Thursday's Child: Cawdor Castle gardens

Thursday, February 17, 2011

Cawdor Castle gardens: photo credit of Casa Coniglio

I admit it.  I’m a bit of a romantic when it comes to travel.  As much as I love to see places that are beautiful or interesting, I love it even more when I can visit a place with a great back-story.

So the year we went to Scotland, it was almost preordained that we’d visit Cawdor Castle.  Cawdor Castle was the fictional home of Macbeth.  I always loved that play – the drama, the guilt, and the eventual victory of good over evil.  (I like it so much, there’s actually a small Macbeth reference in my last book, The Witch of Bloor Street!)
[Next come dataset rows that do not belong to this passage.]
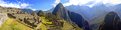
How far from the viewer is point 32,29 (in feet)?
450

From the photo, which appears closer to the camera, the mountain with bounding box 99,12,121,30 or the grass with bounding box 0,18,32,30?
the grass with bounding box 0,18,32,30

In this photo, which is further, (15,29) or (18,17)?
(18,17)

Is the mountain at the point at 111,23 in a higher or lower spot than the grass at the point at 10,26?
lower

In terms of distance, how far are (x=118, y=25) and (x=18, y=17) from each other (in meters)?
73.0

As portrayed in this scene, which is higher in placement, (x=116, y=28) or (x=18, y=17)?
(x=18, y=17)

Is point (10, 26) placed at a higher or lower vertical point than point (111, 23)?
higher

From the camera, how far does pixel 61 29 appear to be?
180 metres

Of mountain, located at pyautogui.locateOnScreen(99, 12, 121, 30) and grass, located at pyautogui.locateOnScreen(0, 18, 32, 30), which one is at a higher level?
grass, located at pyautogui.locateOnScreen(0, 18, 32, 30)

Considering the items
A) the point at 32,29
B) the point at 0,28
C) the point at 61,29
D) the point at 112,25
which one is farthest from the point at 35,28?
the point at 112,25

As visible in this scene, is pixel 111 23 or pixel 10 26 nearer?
pixel 10 26

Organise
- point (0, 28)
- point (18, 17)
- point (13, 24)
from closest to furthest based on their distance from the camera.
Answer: point (0, 28), point (13, 24), point (18, 17)

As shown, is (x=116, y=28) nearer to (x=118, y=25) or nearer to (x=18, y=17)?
(x=118, y=25)

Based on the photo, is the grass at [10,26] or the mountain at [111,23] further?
the mountain at [111,23]

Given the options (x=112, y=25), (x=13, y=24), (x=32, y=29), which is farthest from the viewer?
(x=112, y=25)
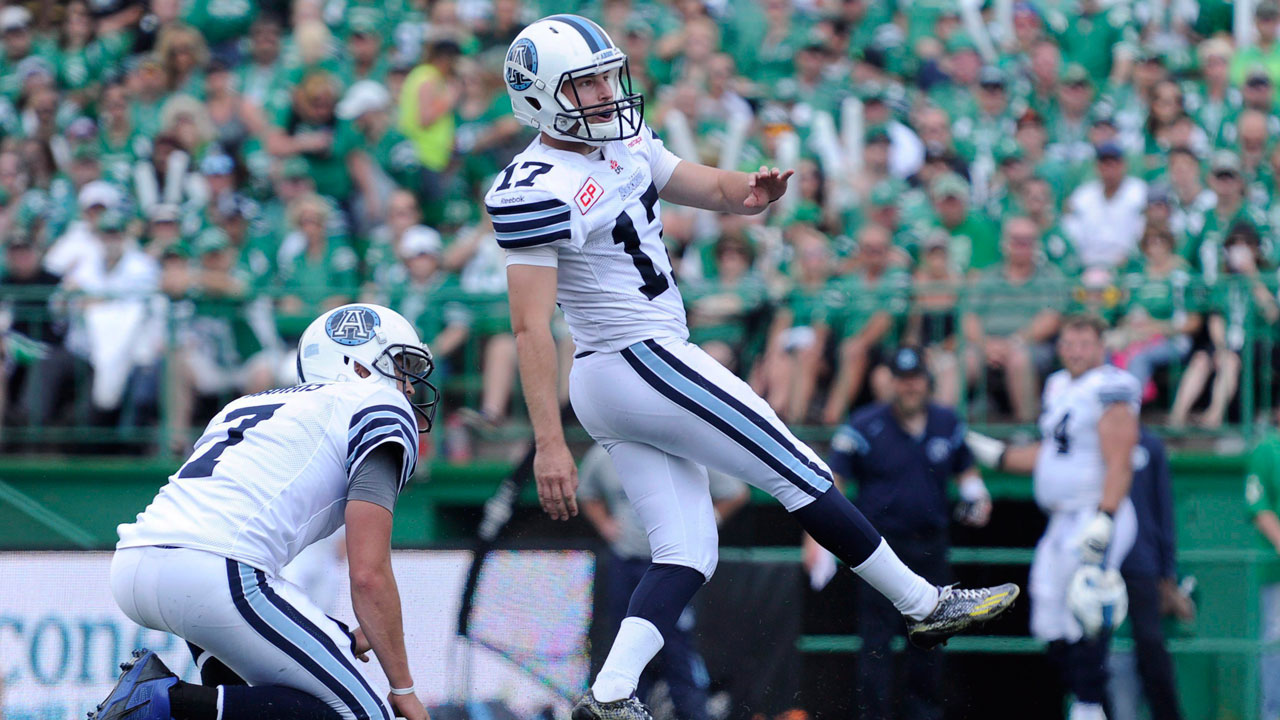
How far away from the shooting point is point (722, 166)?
9.73 metres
Truth and history sometimes collide.  Reading the guidebooks before we left, I knew that it was impossible that Macbeth had ever actually lived there, but in my imagination anything is possible.  And Shakespeare had written his play based on the belief that Macbeth was the Thane of Cawdor.
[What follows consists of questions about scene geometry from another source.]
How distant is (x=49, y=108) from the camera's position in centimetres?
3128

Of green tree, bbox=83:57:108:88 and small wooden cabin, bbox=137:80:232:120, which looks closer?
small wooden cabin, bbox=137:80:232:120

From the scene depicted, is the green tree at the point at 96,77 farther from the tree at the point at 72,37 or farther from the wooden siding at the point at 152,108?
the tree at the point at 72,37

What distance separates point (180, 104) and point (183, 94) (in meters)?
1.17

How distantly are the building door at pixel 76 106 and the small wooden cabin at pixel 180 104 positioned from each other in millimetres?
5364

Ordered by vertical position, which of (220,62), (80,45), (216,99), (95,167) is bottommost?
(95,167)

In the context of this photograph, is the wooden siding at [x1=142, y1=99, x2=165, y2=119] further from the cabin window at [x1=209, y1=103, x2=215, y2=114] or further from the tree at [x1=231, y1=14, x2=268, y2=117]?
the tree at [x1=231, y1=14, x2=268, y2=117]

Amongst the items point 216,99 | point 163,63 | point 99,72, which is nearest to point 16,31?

So it was with a mix of reality and fantasy that we stopped at the castle that warm August day.

Now the only problem with romantic ideals is that it’s sometimes difficult to impose them on the rest of your family.  (Remember what happened when we visited the Temple of Artemis?)  The girls were ten and seven when we travelled to Scotland and, sadly, wouldn’t have cared if Lady Macbeth herself had greeted us at the drawbridge.  A less interested family would have been difficult to find.  And, to be fair, how would most seven-year-olds respond to, “This castle wasn’t the home of a play you’ve never seen”?

That’s why I was so thankful for the gardens at Cawdor.  It seemed almost impossible that a greying castle in northern Scotland could be backed by three such lovely gardens.  The oldest, the Walled Garden, dates back to 1620 and includes orchards, vegetable gardens, and a holly maze.  The Wild Garden is a collection of bushes and woodland, and includes five nature trails.  And the Flower Garden, which was envisioned in 1710 by the real thane of Cawdor, bursts with colour.
Photo credit Casa Coniglio
Photo credit Cawdor Castle

Shakespeare wrote of the castle: “the air/ Nimbly and sweetly recommends itself/ Unto our gentle senses”.  The history may be wrong, but the inspiration is completely right.

Playing in the garden, happy at last.